Raw items:
▼

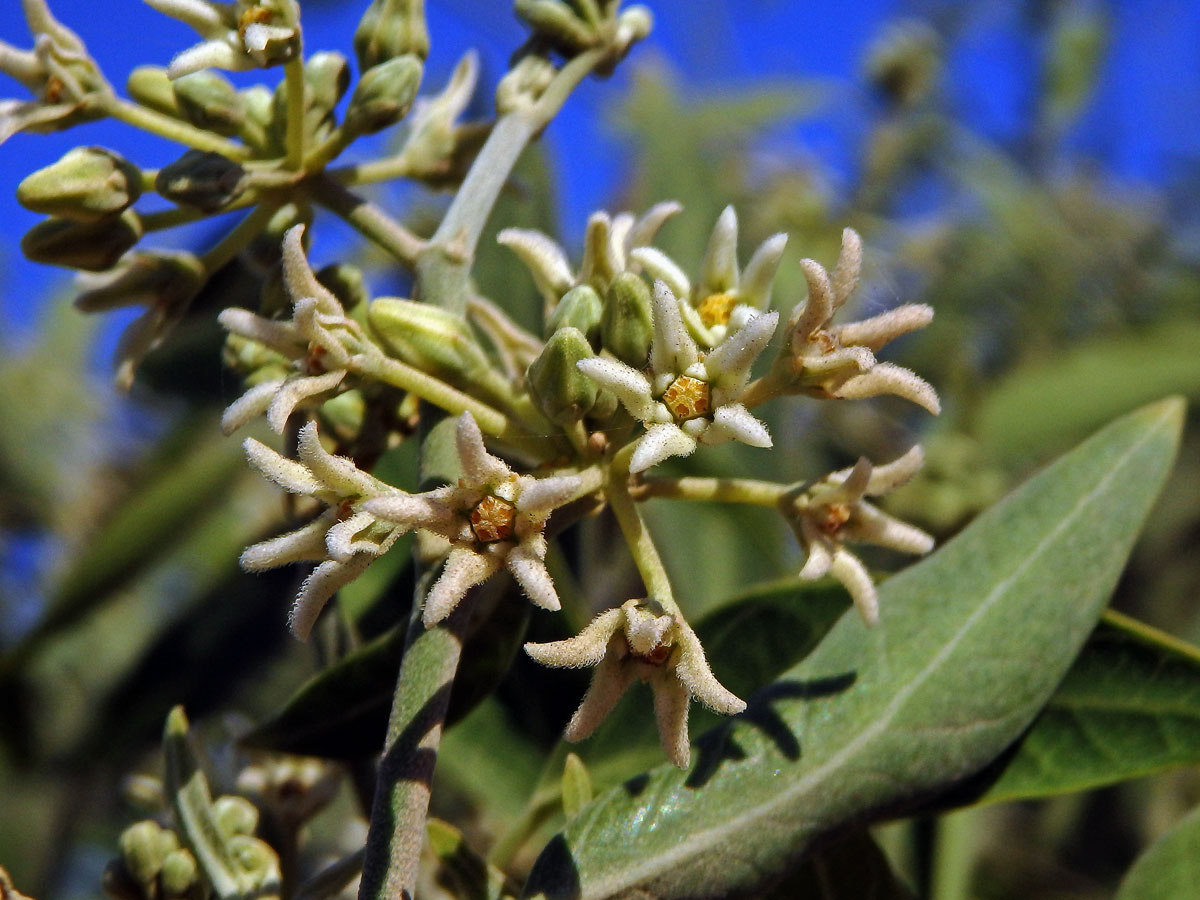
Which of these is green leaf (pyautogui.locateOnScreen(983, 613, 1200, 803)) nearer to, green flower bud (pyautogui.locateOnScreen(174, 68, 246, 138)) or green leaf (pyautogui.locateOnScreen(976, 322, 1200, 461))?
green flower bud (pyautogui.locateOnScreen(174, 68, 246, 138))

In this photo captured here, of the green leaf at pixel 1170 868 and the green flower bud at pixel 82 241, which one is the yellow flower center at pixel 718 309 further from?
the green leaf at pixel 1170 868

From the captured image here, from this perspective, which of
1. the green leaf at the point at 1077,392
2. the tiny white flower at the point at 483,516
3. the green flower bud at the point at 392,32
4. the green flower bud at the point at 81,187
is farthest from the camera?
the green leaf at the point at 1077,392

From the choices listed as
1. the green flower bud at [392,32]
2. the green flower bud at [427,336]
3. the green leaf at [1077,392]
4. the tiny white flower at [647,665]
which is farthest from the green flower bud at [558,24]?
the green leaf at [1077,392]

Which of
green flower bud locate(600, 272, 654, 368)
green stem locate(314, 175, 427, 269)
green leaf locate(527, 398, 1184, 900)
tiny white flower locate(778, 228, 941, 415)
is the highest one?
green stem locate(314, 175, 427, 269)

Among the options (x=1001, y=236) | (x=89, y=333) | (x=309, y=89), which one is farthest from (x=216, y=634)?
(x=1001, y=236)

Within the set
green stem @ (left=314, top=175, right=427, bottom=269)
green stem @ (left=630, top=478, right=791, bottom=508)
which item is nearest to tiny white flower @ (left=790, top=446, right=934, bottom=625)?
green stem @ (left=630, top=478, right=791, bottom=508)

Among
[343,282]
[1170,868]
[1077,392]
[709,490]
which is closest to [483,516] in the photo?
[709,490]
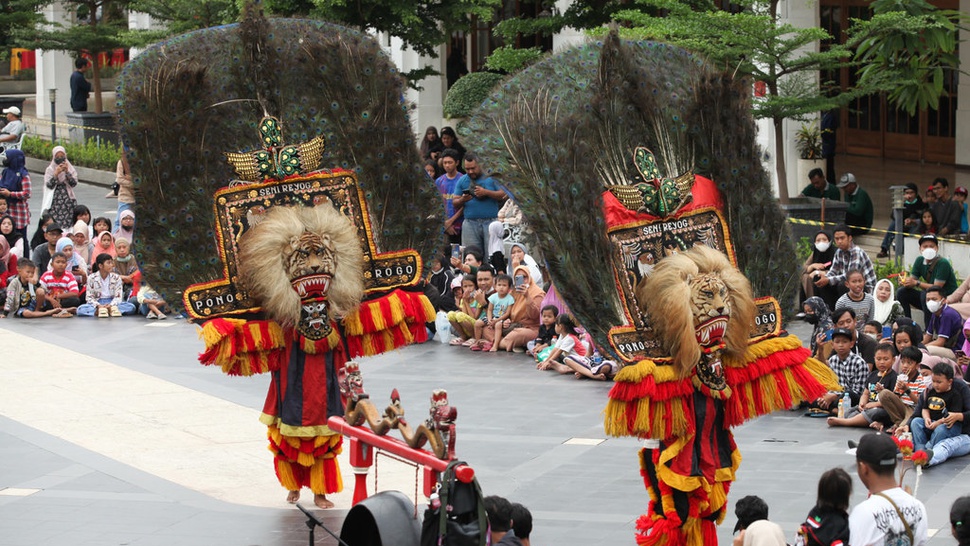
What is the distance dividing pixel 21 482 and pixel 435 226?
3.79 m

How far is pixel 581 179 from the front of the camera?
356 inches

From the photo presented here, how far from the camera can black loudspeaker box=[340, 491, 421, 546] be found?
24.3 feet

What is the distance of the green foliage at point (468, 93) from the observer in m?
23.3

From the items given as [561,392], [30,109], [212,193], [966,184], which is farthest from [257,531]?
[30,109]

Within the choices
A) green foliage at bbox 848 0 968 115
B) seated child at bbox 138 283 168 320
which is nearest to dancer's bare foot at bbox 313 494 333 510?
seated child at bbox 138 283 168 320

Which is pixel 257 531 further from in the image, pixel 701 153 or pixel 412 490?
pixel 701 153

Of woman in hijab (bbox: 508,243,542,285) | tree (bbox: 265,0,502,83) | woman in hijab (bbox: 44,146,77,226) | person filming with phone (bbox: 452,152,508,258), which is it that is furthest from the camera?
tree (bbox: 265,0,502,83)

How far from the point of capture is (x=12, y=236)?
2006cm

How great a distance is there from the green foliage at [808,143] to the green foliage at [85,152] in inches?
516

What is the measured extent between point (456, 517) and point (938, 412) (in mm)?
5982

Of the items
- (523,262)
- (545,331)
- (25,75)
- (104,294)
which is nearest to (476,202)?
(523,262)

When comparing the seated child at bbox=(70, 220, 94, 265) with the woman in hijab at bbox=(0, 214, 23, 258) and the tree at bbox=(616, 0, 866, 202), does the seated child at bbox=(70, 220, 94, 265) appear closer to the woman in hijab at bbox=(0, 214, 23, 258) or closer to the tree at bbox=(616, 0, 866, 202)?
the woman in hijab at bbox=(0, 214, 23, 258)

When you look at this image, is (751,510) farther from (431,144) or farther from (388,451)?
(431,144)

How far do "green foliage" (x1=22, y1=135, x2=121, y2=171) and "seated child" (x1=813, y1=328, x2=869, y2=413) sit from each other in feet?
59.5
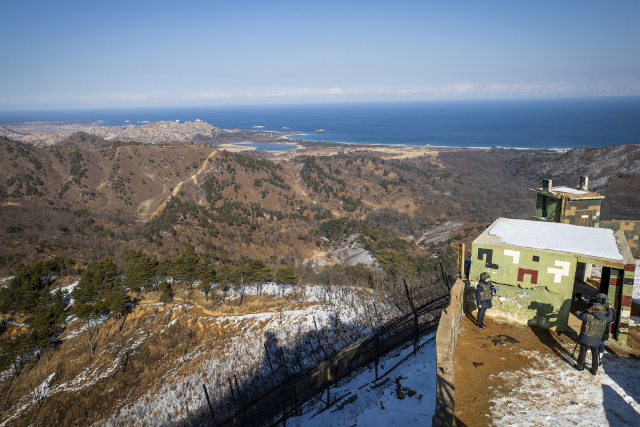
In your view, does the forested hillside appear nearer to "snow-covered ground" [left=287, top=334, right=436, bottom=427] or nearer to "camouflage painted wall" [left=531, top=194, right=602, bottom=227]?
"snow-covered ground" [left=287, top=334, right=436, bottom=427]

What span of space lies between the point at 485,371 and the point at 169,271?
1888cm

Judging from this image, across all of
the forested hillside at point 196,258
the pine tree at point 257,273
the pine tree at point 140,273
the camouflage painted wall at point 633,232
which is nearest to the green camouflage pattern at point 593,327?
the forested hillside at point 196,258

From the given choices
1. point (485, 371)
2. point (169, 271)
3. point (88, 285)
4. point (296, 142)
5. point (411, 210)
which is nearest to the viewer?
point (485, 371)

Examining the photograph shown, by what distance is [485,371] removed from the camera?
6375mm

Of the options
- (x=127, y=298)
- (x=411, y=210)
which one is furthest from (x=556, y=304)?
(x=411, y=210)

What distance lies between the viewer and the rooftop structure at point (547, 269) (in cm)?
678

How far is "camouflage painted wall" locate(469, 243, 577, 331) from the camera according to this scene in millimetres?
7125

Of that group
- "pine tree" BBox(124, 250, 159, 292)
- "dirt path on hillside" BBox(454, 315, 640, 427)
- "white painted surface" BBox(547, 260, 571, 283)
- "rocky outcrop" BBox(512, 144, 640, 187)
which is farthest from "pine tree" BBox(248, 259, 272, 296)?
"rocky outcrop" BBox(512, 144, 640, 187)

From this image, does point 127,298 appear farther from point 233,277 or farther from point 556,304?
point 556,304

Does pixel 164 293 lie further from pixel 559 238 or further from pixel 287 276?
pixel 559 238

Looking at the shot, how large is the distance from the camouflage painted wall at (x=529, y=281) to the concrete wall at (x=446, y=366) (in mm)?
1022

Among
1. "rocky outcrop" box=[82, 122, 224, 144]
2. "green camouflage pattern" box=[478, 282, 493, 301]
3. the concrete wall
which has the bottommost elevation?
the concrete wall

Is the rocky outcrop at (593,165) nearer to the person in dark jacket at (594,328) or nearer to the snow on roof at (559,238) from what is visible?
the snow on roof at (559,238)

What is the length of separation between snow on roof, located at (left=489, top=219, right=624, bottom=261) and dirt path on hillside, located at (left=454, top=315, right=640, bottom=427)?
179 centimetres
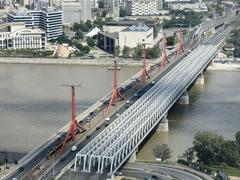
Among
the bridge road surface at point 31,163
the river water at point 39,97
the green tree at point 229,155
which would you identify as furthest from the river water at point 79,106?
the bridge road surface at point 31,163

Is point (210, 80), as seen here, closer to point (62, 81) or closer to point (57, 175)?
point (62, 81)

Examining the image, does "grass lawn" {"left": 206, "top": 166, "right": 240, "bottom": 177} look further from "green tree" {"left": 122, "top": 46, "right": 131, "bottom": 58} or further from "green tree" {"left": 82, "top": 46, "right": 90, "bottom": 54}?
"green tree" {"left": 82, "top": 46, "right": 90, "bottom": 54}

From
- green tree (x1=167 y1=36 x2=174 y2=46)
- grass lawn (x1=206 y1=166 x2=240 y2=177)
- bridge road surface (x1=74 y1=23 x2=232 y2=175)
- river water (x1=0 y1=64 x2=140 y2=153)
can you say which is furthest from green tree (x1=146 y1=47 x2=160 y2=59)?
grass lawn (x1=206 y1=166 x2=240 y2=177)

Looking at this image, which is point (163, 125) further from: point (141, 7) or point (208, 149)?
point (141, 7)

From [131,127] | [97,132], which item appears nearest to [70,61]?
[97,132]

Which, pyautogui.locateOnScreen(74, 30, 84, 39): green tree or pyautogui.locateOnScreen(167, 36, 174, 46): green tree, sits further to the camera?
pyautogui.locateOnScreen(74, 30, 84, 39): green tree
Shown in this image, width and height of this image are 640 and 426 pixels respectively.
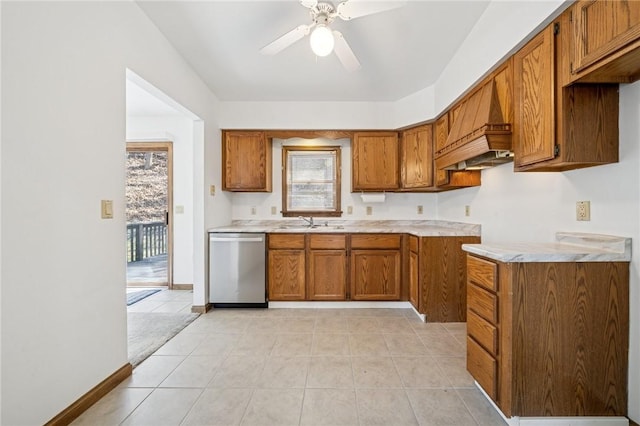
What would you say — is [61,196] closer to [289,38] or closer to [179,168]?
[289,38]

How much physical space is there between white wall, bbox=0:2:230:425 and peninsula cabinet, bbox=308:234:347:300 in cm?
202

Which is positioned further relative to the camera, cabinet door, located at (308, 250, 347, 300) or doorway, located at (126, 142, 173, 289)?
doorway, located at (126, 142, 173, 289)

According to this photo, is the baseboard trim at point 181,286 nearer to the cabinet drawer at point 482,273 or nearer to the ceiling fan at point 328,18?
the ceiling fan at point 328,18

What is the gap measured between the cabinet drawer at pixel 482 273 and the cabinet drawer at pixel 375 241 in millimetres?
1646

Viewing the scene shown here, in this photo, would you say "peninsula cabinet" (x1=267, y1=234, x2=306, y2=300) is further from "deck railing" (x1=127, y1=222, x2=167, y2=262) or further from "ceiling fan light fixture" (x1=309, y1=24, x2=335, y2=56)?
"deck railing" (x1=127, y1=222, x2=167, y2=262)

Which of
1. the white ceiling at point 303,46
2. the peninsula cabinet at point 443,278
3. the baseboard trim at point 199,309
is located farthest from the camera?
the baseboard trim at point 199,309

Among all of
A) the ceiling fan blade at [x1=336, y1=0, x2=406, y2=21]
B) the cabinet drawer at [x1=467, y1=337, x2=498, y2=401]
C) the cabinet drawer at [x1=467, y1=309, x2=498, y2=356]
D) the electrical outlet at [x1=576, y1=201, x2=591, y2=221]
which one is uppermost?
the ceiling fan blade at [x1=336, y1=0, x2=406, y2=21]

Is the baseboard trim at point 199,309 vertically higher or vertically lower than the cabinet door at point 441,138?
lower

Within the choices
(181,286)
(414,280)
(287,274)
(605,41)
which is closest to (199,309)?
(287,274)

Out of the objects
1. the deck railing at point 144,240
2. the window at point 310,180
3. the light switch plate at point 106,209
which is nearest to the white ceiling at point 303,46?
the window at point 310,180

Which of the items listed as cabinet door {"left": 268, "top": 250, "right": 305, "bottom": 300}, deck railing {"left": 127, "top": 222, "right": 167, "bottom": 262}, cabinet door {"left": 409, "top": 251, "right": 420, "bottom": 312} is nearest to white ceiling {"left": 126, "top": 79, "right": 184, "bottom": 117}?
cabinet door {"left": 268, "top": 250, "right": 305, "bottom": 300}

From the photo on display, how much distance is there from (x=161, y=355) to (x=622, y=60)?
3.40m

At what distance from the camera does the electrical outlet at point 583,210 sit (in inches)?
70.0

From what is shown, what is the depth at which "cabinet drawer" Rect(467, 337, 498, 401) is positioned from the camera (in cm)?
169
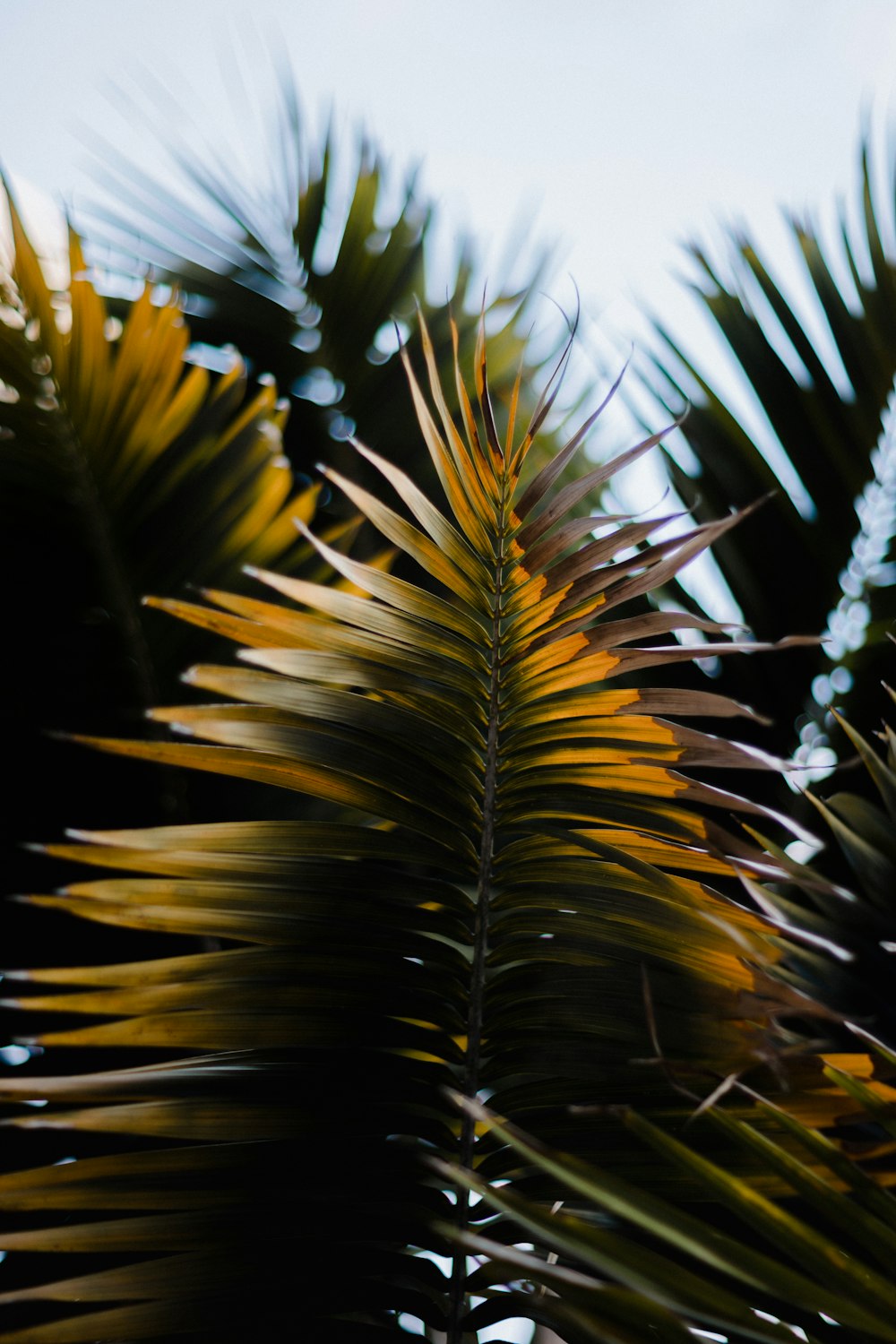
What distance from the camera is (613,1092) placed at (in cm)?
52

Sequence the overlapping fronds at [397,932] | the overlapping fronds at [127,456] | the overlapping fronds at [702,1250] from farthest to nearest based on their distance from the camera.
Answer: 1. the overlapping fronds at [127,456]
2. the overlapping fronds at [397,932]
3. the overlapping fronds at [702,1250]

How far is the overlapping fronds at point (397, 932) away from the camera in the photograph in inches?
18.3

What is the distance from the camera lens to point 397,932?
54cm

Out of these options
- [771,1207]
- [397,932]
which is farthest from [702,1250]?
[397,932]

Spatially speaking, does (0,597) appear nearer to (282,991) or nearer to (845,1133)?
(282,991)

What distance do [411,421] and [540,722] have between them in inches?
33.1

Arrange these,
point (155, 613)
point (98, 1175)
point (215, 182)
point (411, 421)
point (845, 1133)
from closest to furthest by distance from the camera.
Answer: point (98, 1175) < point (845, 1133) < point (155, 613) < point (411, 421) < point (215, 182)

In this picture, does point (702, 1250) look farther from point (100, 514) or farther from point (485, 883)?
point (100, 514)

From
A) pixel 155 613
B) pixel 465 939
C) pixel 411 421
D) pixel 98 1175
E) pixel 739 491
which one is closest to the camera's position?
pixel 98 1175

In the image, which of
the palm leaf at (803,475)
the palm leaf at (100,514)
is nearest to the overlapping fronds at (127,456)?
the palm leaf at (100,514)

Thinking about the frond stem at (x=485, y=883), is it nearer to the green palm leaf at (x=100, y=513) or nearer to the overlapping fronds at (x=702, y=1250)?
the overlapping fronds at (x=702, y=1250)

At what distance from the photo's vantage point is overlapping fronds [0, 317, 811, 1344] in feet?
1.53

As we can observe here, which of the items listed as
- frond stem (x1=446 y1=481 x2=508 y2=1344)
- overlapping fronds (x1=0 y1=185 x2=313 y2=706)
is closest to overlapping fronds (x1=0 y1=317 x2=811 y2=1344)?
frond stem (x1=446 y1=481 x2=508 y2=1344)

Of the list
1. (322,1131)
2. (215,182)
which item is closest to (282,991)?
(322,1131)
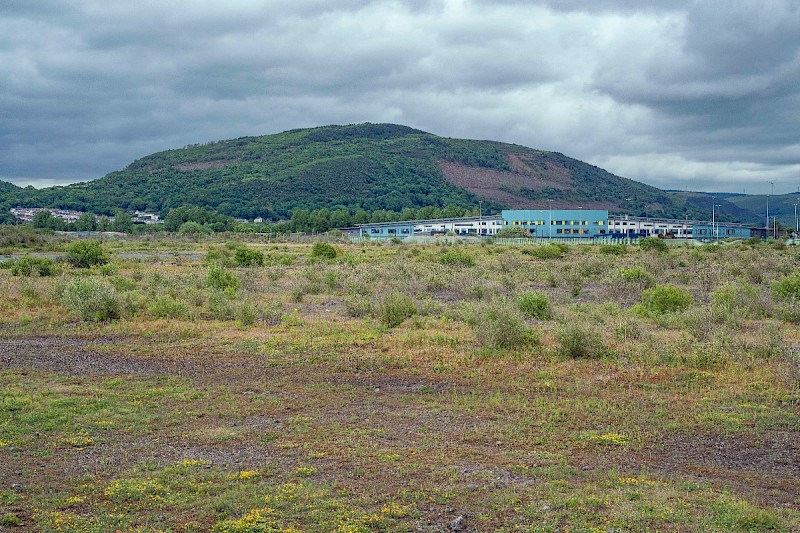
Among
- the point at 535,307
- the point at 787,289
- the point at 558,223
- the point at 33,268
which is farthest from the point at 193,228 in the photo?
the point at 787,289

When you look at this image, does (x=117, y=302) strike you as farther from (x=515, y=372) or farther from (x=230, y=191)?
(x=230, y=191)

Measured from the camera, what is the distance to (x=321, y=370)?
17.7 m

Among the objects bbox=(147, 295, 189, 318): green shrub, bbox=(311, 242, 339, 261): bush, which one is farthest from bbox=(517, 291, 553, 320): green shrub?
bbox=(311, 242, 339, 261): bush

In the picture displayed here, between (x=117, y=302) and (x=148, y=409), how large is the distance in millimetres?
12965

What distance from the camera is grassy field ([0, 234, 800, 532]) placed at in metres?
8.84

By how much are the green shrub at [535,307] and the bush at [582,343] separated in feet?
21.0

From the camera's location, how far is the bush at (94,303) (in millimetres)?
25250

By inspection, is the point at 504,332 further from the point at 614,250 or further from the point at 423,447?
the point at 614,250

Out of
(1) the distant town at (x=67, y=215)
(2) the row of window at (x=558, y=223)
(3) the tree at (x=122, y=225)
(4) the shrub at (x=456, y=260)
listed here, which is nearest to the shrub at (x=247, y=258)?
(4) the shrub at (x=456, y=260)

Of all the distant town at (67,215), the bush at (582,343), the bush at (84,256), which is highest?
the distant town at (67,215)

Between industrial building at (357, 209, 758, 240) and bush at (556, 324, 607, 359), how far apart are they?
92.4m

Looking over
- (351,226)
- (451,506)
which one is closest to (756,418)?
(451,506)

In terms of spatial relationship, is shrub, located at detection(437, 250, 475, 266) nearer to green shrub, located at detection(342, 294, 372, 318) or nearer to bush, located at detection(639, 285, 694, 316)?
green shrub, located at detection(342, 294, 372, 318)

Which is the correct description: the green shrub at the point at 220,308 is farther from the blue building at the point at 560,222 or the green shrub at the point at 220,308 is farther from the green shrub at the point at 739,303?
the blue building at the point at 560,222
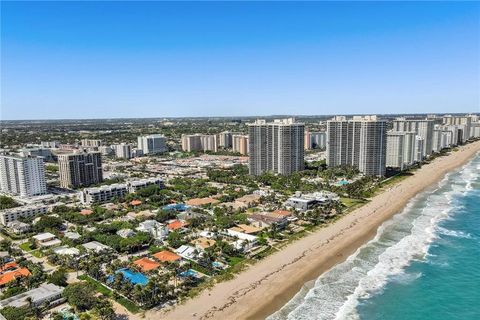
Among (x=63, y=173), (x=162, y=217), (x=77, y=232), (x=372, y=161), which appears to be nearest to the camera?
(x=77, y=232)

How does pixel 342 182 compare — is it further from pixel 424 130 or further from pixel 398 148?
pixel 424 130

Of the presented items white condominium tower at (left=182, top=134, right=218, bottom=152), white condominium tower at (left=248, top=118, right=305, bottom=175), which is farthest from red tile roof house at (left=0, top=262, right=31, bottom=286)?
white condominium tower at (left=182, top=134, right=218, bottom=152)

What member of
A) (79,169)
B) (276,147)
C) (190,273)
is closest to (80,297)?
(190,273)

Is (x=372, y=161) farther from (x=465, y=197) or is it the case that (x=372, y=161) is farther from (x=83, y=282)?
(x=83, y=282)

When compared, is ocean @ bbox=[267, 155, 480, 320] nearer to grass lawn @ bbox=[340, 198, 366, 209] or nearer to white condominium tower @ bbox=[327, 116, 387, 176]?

▲

▶ _WRITTEN TASK_:
Render the part of the items that starts with the line containing "Is (x=372, y=161)" and runs through the last line of the items as a JSON list of strings. Use one string for each line, and leave out blank lines.

▶ _TASK OUTPUT_:
[
  "Is (x=372, y=161) farther from (x=465, y=197) or is it the case that (x=372, y=161) is farther from (x=83, y=282)?",
  "(x=83, y=282)",
  "When compared, is ocean @ bbox=[267, 155, 480, 320] nearer to grass lawn @ bbox=[340, 198, 366, 209] or nearer to white condominium tower @ bbox=[327, 116, 387, 176]?"
]